Bagaimana mungkin ia ada di sini? Dan.. kenapa wajahnya masih sama?
Ethan tertegun.
***
Ethan masih melongo. Matanya mengikuti orang yang begitu mirip dengan ayahnya itu yang kini berjongkok sejajar dengan dirinya. Seketika, orang itu mulai membuka tali yang mengekang kedua tangan Ethan.
“Kau baik-baik saja? Padahal aku sudah mengatakan pada mereka untuk memperlakukanmu dengan baik..” dengus orang itu yang jika hanya melihat penampilannya, terlihat masih di bawah 40 tahun.
“A.. Apa yang sebenarnya terjadi..?” tanya Ethan terbata-bata. “Kau tidak mungkin a.. ayahku bukan?”
Orang itu tersenyum tipis sambil menggenggam kedua lengan Ethan dan mengangkatnya berdiri.
“Bagaimana bisa kau melupakan wajah ayahmu sendiri, Ethan?”
Tidak mungkin. Ethan masih tidak percaya. Ayahnya sudah meninggal 15 tahun lalu dan ia menyaksikannya sendiri. Tapi..
“Aku terus mencarimu kemana-mana, tapi sepertinya anak buahku membuatmu ketakutan jadi kau terus saja lari..” dia merangkul tubuh Ethan yang hanya 5 cm lebih pendek darinya.
“Tapi kenapa kau tidak langsung muncul saat mencariku? Jika kau benar ayahku..”
Mereka berjalan lebih dalam ke gedung tua itu, diiringi belasan pria berbaju hitam yang menunduk sambil memberi jalan pada mereka. Sangat berbeda dengan kejadian 30 menit lalu dan 15 tahun secara keseluruhan ketika mereka mengejar Ethan dengan begitu kasar hingga membuat semua orang di sekitarnya ketakutan.
Ethan melihat ke arah kancing kemeja mereka dan orang yang mirip ayahnya, semuanya memiliki ukiran yang sama. Segitiga dengan lingkaran di dalamnya. Persis dengan kancing yang ia dapat dari hasil salah satu perkelahiannya melawan orang-orang yang dulu terus menerornya. Berarti mereka memang orang yang sama, pikir Ethan.
Kalau begitu, siapa sebenarnya mereka dan orang yang mengaku sebagai ayahnya ini?

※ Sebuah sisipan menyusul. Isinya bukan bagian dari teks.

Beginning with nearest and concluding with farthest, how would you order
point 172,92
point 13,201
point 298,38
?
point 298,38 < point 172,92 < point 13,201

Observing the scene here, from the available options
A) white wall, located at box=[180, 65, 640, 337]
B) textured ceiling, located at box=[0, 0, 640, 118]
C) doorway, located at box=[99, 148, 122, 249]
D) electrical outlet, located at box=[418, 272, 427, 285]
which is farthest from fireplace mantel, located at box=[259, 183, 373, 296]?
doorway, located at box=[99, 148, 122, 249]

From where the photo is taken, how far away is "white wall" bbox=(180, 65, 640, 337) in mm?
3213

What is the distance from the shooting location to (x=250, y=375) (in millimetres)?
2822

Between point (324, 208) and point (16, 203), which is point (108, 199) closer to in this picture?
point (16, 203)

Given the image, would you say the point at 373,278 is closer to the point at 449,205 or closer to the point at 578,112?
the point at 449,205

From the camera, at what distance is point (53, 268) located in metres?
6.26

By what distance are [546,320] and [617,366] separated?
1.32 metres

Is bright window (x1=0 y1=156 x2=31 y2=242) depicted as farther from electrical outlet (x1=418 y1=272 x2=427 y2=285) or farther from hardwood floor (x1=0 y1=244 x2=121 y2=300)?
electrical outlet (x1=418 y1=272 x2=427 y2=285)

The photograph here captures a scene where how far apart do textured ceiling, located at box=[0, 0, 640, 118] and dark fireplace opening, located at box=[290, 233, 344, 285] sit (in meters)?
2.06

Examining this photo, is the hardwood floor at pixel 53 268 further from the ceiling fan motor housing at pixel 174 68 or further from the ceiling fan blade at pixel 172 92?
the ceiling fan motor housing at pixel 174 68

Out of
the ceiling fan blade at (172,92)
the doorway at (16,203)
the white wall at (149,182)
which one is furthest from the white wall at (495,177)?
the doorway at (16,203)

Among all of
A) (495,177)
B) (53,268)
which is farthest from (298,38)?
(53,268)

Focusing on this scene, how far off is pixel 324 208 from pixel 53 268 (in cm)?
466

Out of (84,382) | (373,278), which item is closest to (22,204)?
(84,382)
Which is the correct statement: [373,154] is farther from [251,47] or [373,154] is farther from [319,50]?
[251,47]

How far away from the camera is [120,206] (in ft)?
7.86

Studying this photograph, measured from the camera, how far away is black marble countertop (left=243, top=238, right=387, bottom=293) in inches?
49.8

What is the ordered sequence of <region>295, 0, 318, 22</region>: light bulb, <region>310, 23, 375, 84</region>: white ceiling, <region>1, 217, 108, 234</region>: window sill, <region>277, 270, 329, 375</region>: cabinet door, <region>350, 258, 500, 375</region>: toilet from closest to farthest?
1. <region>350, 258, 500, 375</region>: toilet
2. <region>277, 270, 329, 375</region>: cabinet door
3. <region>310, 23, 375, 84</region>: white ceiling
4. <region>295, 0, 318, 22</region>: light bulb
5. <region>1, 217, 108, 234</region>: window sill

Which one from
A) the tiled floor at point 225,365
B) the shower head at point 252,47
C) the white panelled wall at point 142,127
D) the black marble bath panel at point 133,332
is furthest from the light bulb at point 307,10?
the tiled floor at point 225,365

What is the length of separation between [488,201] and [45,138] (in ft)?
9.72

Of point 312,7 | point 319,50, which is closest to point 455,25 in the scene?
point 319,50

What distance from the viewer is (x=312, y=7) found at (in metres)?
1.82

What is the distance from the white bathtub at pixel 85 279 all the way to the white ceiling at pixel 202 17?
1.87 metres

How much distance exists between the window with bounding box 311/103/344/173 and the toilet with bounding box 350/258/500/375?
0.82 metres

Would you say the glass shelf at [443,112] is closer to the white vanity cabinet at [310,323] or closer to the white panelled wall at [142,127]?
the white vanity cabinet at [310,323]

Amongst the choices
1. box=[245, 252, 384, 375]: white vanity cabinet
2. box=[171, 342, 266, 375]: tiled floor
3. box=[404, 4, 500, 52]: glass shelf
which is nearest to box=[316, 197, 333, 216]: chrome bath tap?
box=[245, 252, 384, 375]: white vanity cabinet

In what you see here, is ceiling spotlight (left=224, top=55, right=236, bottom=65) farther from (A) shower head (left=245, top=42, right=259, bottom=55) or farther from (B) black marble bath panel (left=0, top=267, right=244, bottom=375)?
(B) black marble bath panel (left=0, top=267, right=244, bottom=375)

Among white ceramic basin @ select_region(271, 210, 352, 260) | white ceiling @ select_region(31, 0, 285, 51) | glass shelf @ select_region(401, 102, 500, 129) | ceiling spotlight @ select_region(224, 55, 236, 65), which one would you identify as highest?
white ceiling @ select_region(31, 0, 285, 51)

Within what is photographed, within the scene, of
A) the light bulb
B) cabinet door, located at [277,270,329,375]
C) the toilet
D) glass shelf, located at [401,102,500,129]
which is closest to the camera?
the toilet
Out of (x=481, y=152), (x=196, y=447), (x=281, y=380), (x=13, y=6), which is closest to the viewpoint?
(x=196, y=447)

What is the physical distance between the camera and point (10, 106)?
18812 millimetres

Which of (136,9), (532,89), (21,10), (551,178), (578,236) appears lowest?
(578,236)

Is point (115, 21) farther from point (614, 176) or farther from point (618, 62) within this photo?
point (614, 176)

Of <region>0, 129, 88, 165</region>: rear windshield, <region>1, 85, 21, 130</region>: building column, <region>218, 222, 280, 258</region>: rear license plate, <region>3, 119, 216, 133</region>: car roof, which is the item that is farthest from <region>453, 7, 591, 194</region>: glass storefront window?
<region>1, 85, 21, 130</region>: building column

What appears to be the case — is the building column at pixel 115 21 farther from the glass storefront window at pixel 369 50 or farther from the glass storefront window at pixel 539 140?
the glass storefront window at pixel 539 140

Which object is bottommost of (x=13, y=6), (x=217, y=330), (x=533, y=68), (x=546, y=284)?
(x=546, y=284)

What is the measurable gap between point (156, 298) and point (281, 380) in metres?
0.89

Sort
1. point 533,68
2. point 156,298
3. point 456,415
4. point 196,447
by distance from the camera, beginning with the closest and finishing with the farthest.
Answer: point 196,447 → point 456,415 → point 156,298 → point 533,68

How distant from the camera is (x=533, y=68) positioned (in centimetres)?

Apa yang membuat mereka terus menerornya selama 15 tahun ini?
“Kau sepertinya lupa bahwa aku harus tinggal di rumah sakit karena kecelakaan saat umurmu 10 tahun..”
Kecelakaan? Apa maksudnya saat ia jatuh dari jembatan di tempat yang tidak ia ingat itu? Jadi, ia sebenarnya selamat?
“Tentu aku ingin langsung menemuimu, anakku.. Tapi karena kondisiku, aku hanya bisa mengandalkan anak buahku untuk mencarimu..”
“Anak buah? Anak buah darimana maksudmu?”
“Ha ha ha.. Mereka pasti terlihat seperti preman di matamu ya?”
Iya, itu yang membuat Ethan heran. Ayahnya adalah seorang ilmuwan, jadi tidak mungkin ia berurusan dengan orang-orang yang lebih mirip preman di film-film noir ini.
“Ada banyak hal yang terjadi dan aku ingin segera menceritakannya padamu.. Mungkin kau akan mengerti mengapa semuanya terasa aneh untukmu..”
Ethan mengernyit. “Apa yang sebenarnya terjadi?”
“Sebelum itu, mengapa tidak kau ceritakan lebih dulu tentangmu yang tiba-tiba menghilang, nak?”
“Menghilang? Apa maksudnya? Bukankah justru kau yang menghilang? Jadi itu sebabnya aku harus hidup sendirian selama ini..”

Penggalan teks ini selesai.